**Exercise passage:**
[Start of section]

In accordance with this authorization, the Comptroller General issued Circular No. 27 on July 21, 1926, which was revised in 1943 and released as General Regulations No. 100. These instructions required the various Government departments and independent agencies to maintain uniform accounts showing the status of cash, assets, liabilities, income, and expenses, and to submit various reports to the General Accounting Office from time to time to reflect the condition of these accounts. Basically, the system required each agency to maintain a general ledger in which were recorded the appropriation, fund, asset, liability, and other accounts, and an allotment ledger for recording allotments or allocations for appropriations together with each obligation or expenditure charged thereto. In addition to the foregoing, the system required maintenance of various subsidiary records and the preparation of a number of monthly reports for administrative control and for reporting the status of each appropriation or allotment to the General Accounting Office.

MONTHLY REPORTS

The General Accounting Office required the various Government departments to submit monthly reports showing the condition of cash (transcript of general ledger account 01. Treasury Cash), Statement of General Account Balances, Standard Form 1116; Schedule of Balances Showing Status of Appropriations, Standard Form 1117; and Statement of Apportionments and Allotment Accounts, Standard Form 1118. The last three reports were prepared by each agency from accounts maintained in the general ledger, allotment ledger and subsidiary records. Investigation by the staff disclosed that these reports were utilized by the General Accounting Office for the purpose of assuring that Office that the agencies were maintaining their accounts in accordance with the Comptroller General's instructions.

Under authority of title II of the Budget and Accounting Act of 1921, the President issued, in August 1940, Executive Order 8512, which directed the Secretary of the Treasury to prepare and transmit to the Bureau of the Budget, for information of the President, such financial reports as may be necessary to make known the financial condition and operation of the Government and its various agencies. To carry out the responsibility conferred on the Secretary of the Treasury, the Department of the Treasury and the Bureau of the Budget issued Budget-Treasury Regulation No. 1, which required, among other things, that each agency prepare a Report on Status of Appropriations, Budget-Treasury Form 3.

[End of section]

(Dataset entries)
[Start of section]

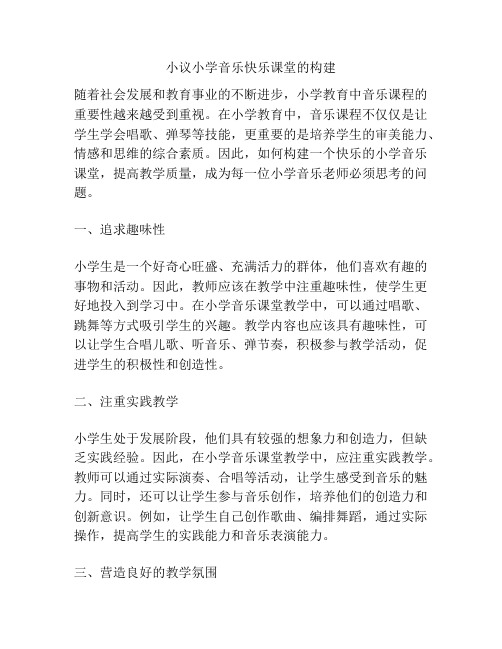 小议小学音乐快乐课堂的构建

随着社会发展和教育事业的不断进步，小学教育中音乐课程的重要性越来越受到重视。在小学教育中，音乐课程不仅仅是让学生学会唱歌、弹琴等技能，更重要的是培养学生的审美能力、情感和思维的综合素质。因此，如何构建一个快乐的小学音乐课堂，提高教学质量，成为每一位小学音乐老师必须思考的问题。

一、追求趣味性

小学生是一个好奇心旺盛、充满活力的群体，他们喜欢有趣的事物和活动。因此，教师应该在教学中注重趣味性，使学生更好地投入到学习中。在小学音乐课堂教学中，可以通过唱歌、跳舞等方式吸引学生的兴趣。教学内容也应该具有趣味性，可以让学生合唱儿歌、听音乐、弹节奏，积极参与教学活动，促进学生的积极性和创造性。

二、注重实践教学

小学生处于发展阶段，他们具有较强的想象力和创造力，但缺乏实践经验。因此，在小学音乐课堂教学中，应注重实践教学。教师可以通过实际演奏、合唱等活动，让学生感受到音乐的魅力。同时，还可以让学生参与音乐创作，培养他们的创造力和创新意识。例如，让学生自己创作歌曲、编排舞蹈，通过实际操作，提高学生的实践能力和音乐表演能力。

三、营造良好的教学氛围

[End of section]

**Instructions:**
[A] According to the passage on federal accounting regulations, what did the General Accounting Office use the agencies' monthly reports for? Answer in one to three sentences.
[B] List every monthly report that the General Accounting Office required the departments to submit, as named in the passage on federal accounting regulations.
[C] Resume the passage on federal accounting regulations, writing on from its final sentence.

**Answers by item:**
[A] The staff's investigation found that the General Accounting Office used the monthly reports to satisfy itself that the agencies were keeping their accounts in line with the Comptroller General's instructions.

[B]
- Transcript of general ledger account 01, Treasury Cash (condition of cash)
- Statement of General Account Balances, Standard Form 1116
- Schedule of Balances Showing Status of Appropriations, Standard Form 1117
- Statement of Apportionments and Allotment Accounts, Standard Form 1118

[C]
This report was prepared each month and submitted to the Department of the Treasury for information and compilation of summary reports for submission to the President. The reporting agency showed the unexpended balance of appropriations brought forward from prior year appropriations, current appropriations and contract authorizations not covered by appropriations, reimbursements to appropriations, transfers to and from appropriations, cumulative apportionments to end of current quarter, obligations incurred during the current fiscal year, unliquidated obligations brought forward from

prior year, expenditures during current fiscal year, unliquidated obligations, and unobligated balances. This information was essentially the same as that required by the General Accounting Office on standard form 1118, except that Budget-Treasury Regulation No. 1 specifically stated that the information shown on form 3 shall be reported on a current basis whereas the General Accounting Office required that the books be maintained on a projected basis. This conflict in reporting stemmed from a difference of opinion between the Bureau of the Budget and the Department of the Treasury on one hand and the General Accounting Office on the other, as to what is an obligation and the method of recording obligations.

CONCEPT OF OBLIGATIONS

The General Accounting Office, at that time, defined "obligations incurred" as those commitments by designated administrative officials which, until they subsequently accrue, imposed upon the U.S. Government only a contingent liability, and which are subject to reduction or cancellation pursuant to negotiation. The General Accounting Office required that obligations be recorded for the total estimated liability at the beginning of each year or at the beginning of the allotment period.

On the other hand, Budget-Treasury Regulation No. 1 used the "legal liability” concept in defining "obligations," which was orders placed, contracts awarded (to the extent to which they are irrevocable), services rendered, and all other transactions during a given period which legally reserved the appropriation for expenditure. This regulation further required that obligations be reported in strict accordance with that concept. In essence, the General Accounting Office believed that obligations should be reported on a combination of actual and estimated figures, whereas the Bureau of the Budget and Department of the Treasury insisted that obligations be reported only for the amount legally bound to the close of the month being reported upon. This conflict caused the various departments and independent agencies considerable unnecessary work in order to comply with the method of keeping accounts as prescribed by the General Accounting Office and at the same time required adjustments in the figures at the end of each month in order to prepare the report required by the Treasury and the Bureau of the Budget.

Subsequent enactment by the Congress of the Supplemental Appropriation Act of 1955, section 1311, provided by statute the criteria upon which an obligation is based, the provisions of which are discussed on pages 85-88 of this report.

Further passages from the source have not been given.